Let us also, coming to the end of our consideration of this episode in the life of Jesus, and having so much admired Jesus and delighted in His wisdom, recall, and better appreciate, those words of the St. Paul:
We know that all things work together for good to those who love God, to those who are the called according to His purpose. (Romans 8:28)
For, they would tell us -- who are being drawn by the Father to Jesus and called to love, delight in, and glorify His Name -- that over the course of our years as His disciples so many, many, events, occasions, and occurrences must have worked  most wonderfully together for our good.  And yet, our weaknesses and failings as Christian witnesses -- having far too often not even noticed such occasions let alone delighted in them -- has meant that we have consequently been unable to convincingly declare the beauty and goodness of Jesus before our contemporaries searching so desperately for happiness in their lives; perhaps, at the best, we used merely human words to falteringly hint at what the joy of our features and the serenity of our bearing  -- secret and unsuspected gifts of the Spirit of Jesus -- might otherwise have manifested beyond all doubt and questioning. 

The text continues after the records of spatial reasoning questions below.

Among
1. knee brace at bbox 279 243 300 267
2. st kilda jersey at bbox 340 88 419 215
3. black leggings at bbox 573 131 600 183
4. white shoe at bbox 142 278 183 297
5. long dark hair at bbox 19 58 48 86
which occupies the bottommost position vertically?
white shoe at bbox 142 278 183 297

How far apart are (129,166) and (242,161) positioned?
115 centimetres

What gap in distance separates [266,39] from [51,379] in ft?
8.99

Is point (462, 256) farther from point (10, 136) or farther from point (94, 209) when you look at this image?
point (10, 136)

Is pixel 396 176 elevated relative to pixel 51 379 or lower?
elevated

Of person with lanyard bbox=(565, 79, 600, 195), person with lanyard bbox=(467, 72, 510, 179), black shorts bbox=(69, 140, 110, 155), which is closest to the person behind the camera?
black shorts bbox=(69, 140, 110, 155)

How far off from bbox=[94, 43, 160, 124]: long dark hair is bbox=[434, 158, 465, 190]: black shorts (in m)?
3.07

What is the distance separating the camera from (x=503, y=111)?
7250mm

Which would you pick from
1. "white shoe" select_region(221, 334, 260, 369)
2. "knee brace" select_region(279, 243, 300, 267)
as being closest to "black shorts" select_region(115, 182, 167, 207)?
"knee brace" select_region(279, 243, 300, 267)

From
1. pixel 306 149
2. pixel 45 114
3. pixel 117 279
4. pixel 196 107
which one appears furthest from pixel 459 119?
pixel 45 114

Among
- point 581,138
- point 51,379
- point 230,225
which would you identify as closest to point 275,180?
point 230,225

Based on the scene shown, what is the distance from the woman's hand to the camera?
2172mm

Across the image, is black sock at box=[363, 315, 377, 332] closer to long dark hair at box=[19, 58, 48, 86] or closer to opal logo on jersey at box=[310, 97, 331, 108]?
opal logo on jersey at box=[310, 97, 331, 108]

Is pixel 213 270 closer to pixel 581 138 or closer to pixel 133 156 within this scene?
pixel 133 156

Jesus had much work to do, and so the Gospel continues:
Once again He went out along the sea.  All the crowds came to Him and He taught them.
May He continue indulgently, we pray, to teach us too by His Most Holy Spirit, in and through Mother Church: leading, guiding, and enabling us, to hear and appreciate, to rejoice at and delight in, His unfailing witness to the love, truth, goodness and beauty of His and our heavenly Father.